Inefficiencies of an Indian Wedding


I’m going to talk about post wedding scenes in India as how I perceive them.

Ofcourse I’m not going to get personal, but this is what my understanding of the institution of marriage has come to. The actual day of the wedding is a sacrosanct day for almost all indians, especially the BollyLovers out there. Love, Arranged, Bhaag ke, Aashirwaad leke or ‘What Happens in Las Vegas’ style (let’s assume such stuff happens :P). It’s a good happy day.

And then: Fast Forward.

I’m sure a couple would want to settle down, have kids, be completely independent and yet, a lot depends on the upbringing of both, how the in-laws think, if they’re modern or traditional, open to changes et all. Most of the time, I see newly married girls staying with their parents for upto four days a week. Having said that, I don’t mind that happening, but it is surprising for me as I’ve not heard my Mom or same aged Aunties say they did so too.

Okay, I might come off as a little backward, as though I have rewinded a decade or more, because the ‘society’ we live in is really forward, compromising and liberal. But in my views Indian Weddings are Pareto inefficient. It means that while one party is better off, the other definitely isn’t. Or both the parties have not benefited after the event has occurred. How so?

Indian weddings see buckets of tears shed and ‘Iska theek se dhyaan rakhna’s passed in the bidaai sessions. Oh-so-melodramatic! But in ninety-nine out of hundred cases, the bride has to leave back her lifestyle and ‘taur tareekey’ and adjust herself to one that she has no clue about. Now let’s take a look at the biggest problems she faces.

Firstly, it is difficult for her to leave her parents back home while the guy gets to stay with, and look after his parents. Secondly, an Indian wife marries not only the husband, but also the in-laws. Surveys say that many divorces happen not because of problems with husbands, but with the in-laws, and mere inaction from the husband’s side. Well, the poor chap is caught right in the middle. Thirdly, and sorry to say this, but many Indian housewives think they are maids of the house, or maybe their replacements. So there are evidently a lot of expectations from this new member of the family. And she has to keep up to them most of the times, sacrificing what not.

We barely see Ghar-Jamaais in India. Think about it in the exactly opposite way. Let’s reverse the trend and think what would happen if it became mandatory for guys to stay with the girls. Most of us will write this thought off as fiction. So why does this modern society with forward thinking and a liberal outlook accept such traditions that go back centuries without questioning what lies at the base of it?
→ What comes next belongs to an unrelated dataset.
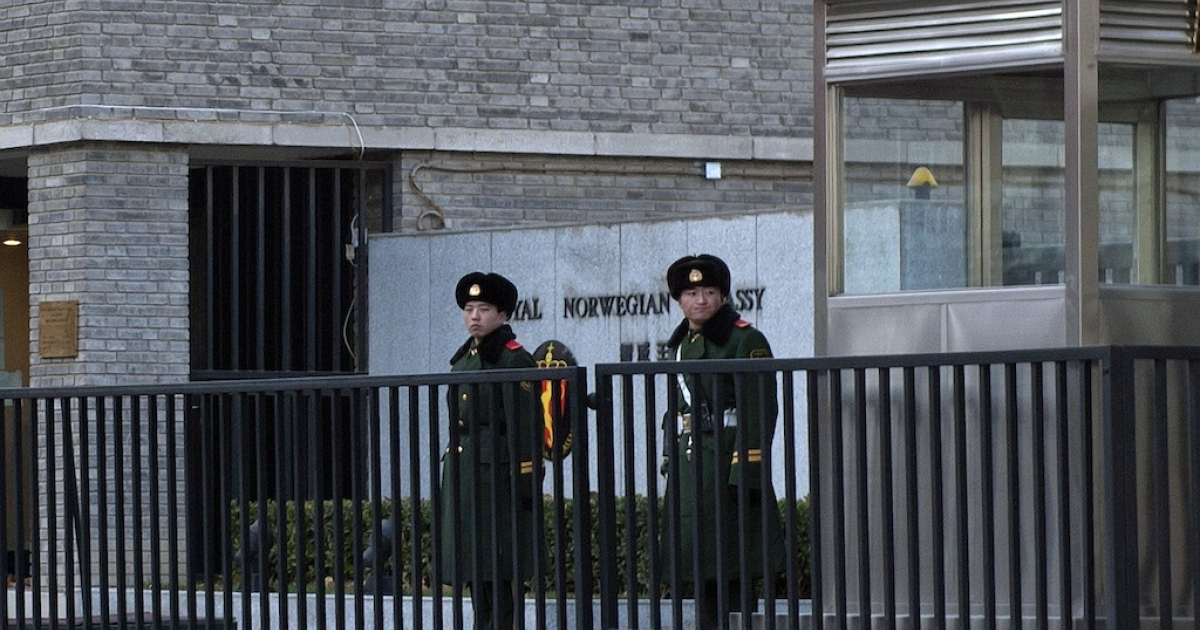 Two Chinese paramilitary guards stand outside the Norwegian embassy in Beijing on December 11, 2010. China lashed out at the 'political theatre' of the Nobel committee, saying its awarding the 2010 Peace Prize to jailed dissident Liu Xiaobo was a product of a 'Cold War mentality'.</p>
The woman, in most of the cases has to really adjust a lot.

So how to make such weddings Pareto efficient i.e. making both parties better off? One solution could be, that the married couple stay in a different home together, thus the guy makes equal number of sacrifices. But not all can afford such a lifestyle. Both can have alternate days at running errands for the house and other household chores. Seems quite practical but ofcourse without ego clashes. oh, and yes! Stop watching Saas-Bahu soaps and Taarak Mehta.

So the only point I want to make is that in this Patriarchal system, let us make some place for the home maker. The woman behind every successful man deserves her due credit. Let’s make space for this Husband-Wife symbiotic relation so it can flourish without bounds.



  1. Each relationship is a give and take. If any one party, whether husband or wife, is only willing to take not give, it cannot last. If the sacrifices, as u put them, r done willing or at least with a thought behind them, then they will only lead to a peaceful Co existence. Those forced on any party will only lead to heart break.